Design: This study was a three-center, three-arm, open-label, randomized, crossover controlled trial involving three interventions, each applied over a night after a high carbohydrate/high fat meal and a second after exercise to mimic real-life glycemic excursions.

Setting: The study was conducted in a home setting.

Patients: Twenty-eight type 1 diabetes participants (21 adults and seven adolescents) participated in the study.

Interventions: Dual-hormone artificial pancreas, single-hormone artificial pancreas, and conventional pump therapy was activated from 9:00 PM to 7:00 AM.

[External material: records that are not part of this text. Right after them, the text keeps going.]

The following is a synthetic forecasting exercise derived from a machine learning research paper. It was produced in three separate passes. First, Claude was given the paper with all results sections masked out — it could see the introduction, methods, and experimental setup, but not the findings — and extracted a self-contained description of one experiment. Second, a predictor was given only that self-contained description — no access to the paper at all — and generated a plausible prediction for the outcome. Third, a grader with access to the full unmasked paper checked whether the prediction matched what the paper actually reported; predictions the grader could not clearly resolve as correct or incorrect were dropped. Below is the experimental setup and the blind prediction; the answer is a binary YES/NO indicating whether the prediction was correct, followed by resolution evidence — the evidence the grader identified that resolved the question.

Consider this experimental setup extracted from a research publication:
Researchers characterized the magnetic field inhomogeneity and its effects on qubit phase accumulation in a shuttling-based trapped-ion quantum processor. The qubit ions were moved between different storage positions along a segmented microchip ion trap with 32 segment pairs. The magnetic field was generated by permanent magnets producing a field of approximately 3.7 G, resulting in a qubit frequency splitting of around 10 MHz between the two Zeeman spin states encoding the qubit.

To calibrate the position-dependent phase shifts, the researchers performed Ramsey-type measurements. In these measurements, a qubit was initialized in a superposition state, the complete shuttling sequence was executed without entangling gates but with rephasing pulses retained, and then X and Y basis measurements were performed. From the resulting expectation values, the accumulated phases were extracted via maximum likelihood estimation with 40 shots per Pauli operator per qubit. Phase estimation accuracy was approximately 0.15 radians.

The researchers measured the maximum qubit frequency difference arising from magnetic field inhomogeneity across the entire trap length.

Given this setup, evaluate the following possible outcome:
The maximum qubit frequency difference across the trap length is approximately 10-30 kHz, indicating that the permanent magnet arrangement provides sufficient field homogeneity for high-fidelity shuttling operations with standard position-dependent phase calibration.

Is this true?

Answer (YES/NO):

Main Outcome: The main outcome was a proportion of time in target (4-8 mmol/L) by continuous glucose monitoring from 11:00 PM to 7:00 AM. Analysis was by intention to treat.

Results: The median (interquartile range) percentage of time-in-target glucose range was 47% (36%-71%) for conventional therapy, higher on both single-hormone (76% [65%-91%], P < .001) and dual-hormone artificial pancreas (81 [68%-93%], P < .001). The median (interquartile range) time spent below 4 mmol/L was 14% (4%-28%) for conventional therapy, lower on both single-hormone (5% [0%-13%], P = .004) and dual-hormone artificial pancreas (1% [0%-8%], P < .001). There were 14 hypoglycemic events on conventional therapy compared with six incidences on the single-hormone artificial pancreas (P = .059) and three incidences on the dual-hormone artificial pancreas (P = .017). None of these outcomes differed significantly between single- and dual-hormone configurations.

Conclusions: Single- and dual-hormone artificial pancreas systems both provided better glucose control than conventional therapy. Although the dual-hormone configuration did not increase overnight time-in-target glucose levels, an effect on lowering hypoglycemia risk cannot be ruled out.